6. Not empowering your employees.

In startups, things move really fast. That means the ability to quickly identify the vulnerabilities and fix them. Who do you think in your organization is better able to spot those weak spots before the bad hackers? Of course, it will be your employees. It's imperative to create the ecosystem where your smartest employees are motivated to identify security incidents and report them without worrying about the repercussions. Security awareness is even more important in startups than in large companies. In large companies, you will have the ability to use automated emails, phishing solution to educate the employees, have security programs as part of new hire orientations, etc. However, in startups, you have to look for creative ways to educate employees about breaches and incidents.

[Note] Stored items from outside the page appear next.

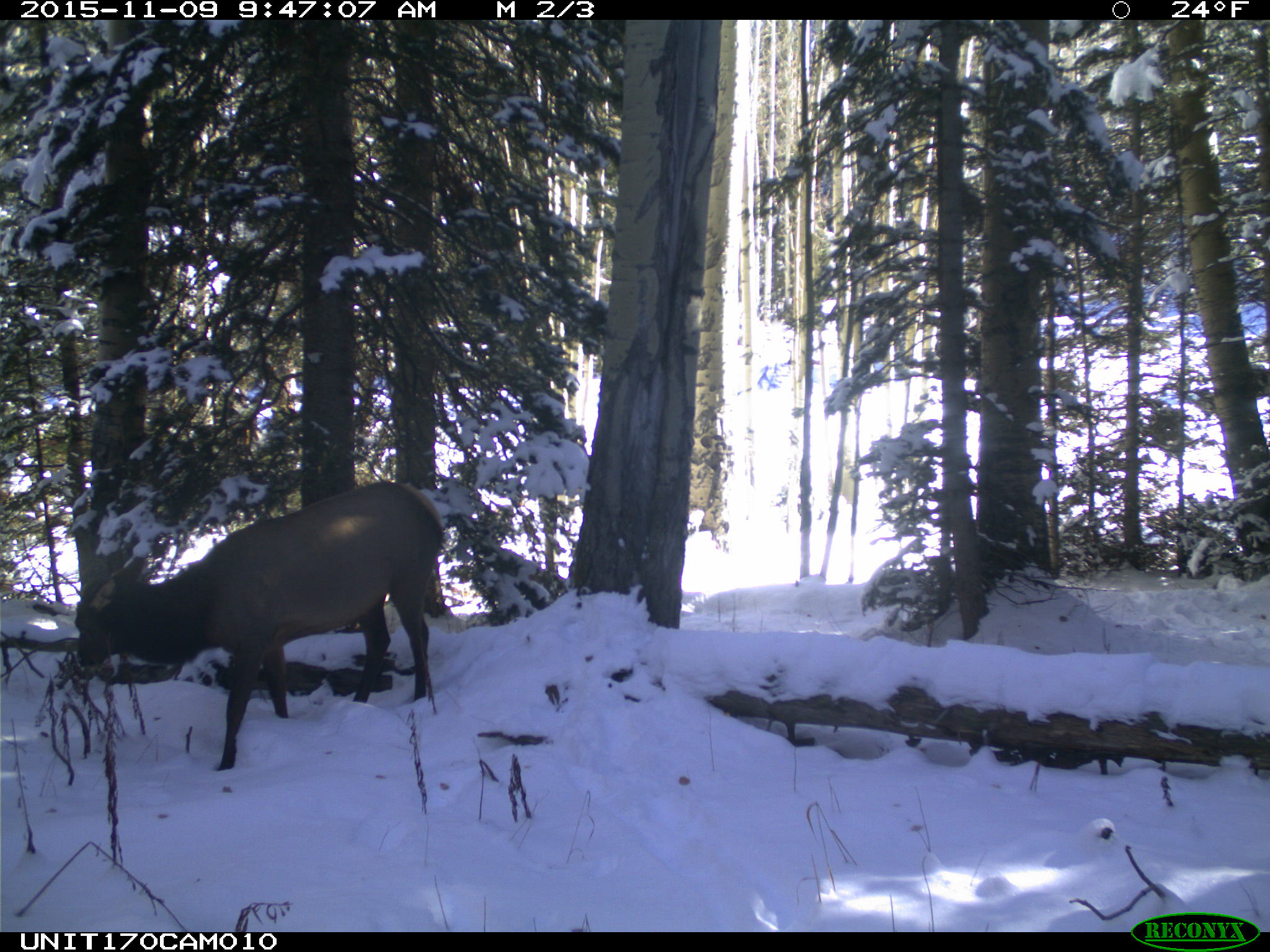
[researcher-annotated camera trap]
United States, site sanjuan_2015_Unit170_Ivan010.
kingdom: Animalia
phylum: Chordata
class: Mammalia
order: Artiodactyla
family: Cervidae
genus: Cervus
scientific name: Cervus elaphus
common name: red deer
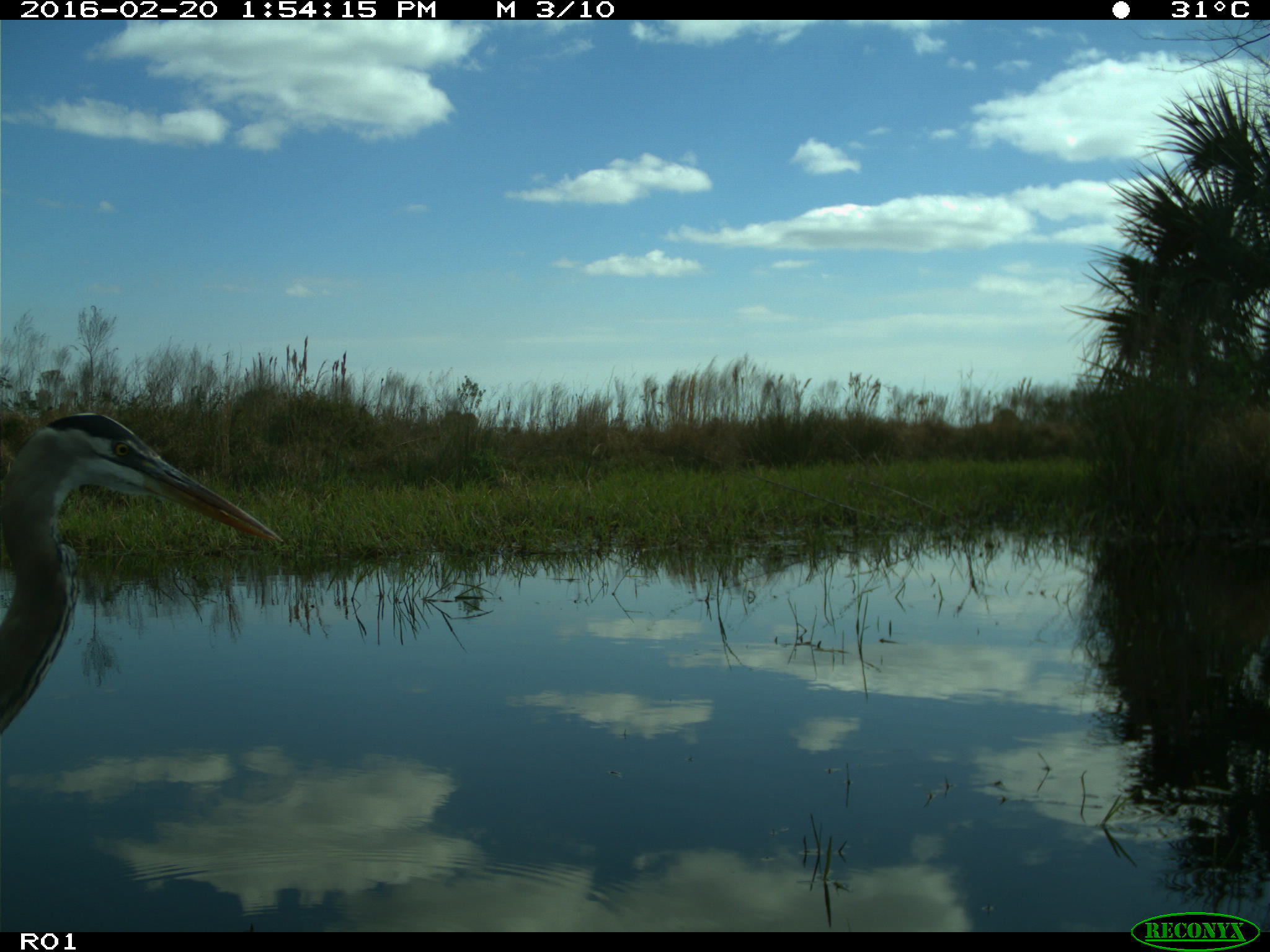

7. Managing bug bounty programs

With the limited amount of security budget and resources startups have, try to leverage these third party bug bounty programs such as Hackerone, Bugcrowd and many others. Once you know you have sufficiently hardened the infrastructure and fixed the known vulnerabilities, then you can open this upto one of these bounty programs. Fix the low-hanging fruits first.

Scoping the program is very important as you don't want to get an influx of multiple redundant vulnerabilities reported by researchers. Also remediate the low priority vulnerabilities that can be found through regular automated software checks before engaging with these programs.

Alternatively, you can choose to set up a public sandbox environment that people can test against that runs the same code as production.

Understand the gravity of security missteps. Don't just be a trusted security advisor. Be a security evangelist.